Tool to identify incorrect backups or archives on TSM Server due to APAR IT11994

Troubleshooting

Problem

During IBM Tivoli Storage Manager (TSM) backup or archive operations using client-side deduplication, under certain conditions when the TSM server has little data storage space remaining, a file can be incorrectly backed up or archived by the TSM client with no error message for that file. The restore of an affected backup or archive copy will fail with an error such as “digest validation error”, “unknown format”, or a crash. The data that was intended to be backed up or archived in the copy being restored may not be recoverable. This technote provides guidance for identifying backup or archived objects that are affected by this problem.

Cause

See “Problem” section of this document (above).

Resolving The Problem

Before proceeding with the techniques described in this document, you should be familiar with the information in the corresponding flash and the APAR.

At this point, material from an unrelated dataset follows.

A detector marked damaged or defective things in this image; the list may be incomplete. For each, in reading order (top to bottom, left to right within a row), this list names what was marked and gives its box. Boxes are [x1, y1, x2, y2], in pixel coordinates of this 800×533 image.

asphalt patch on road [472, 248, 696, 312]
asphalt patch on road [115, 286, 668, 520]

Flash: http://www.ibm.com/support/docview.wss?uid=swg21966336
APAR IT11994

There are two methods to identify affected objects. One method is for the container storage pools which were introduced with IBM Spectrum Protect version 7.1.3. The other method is for the other “legacy” storage pool types. Both methods use SQL queries that run on the Tivoli Storage Manager or IBM Spectrum Protect server DB2 database. Use either or both methods, depending on which type of storage pools you have in your environment.

Table of Contents:
Legacy pools
Container pools
Restore affected objects

Legacy pools

Run Perl script runqueriesIT11994.pl (included with this document) on your Tivoli Storage Manager Server (6.3 or 7.1) or IBM Spectrum Protect Server. The script can run for a very long time so:

Consider running the script on only a few nodes at a time using the 'nodelist' option below.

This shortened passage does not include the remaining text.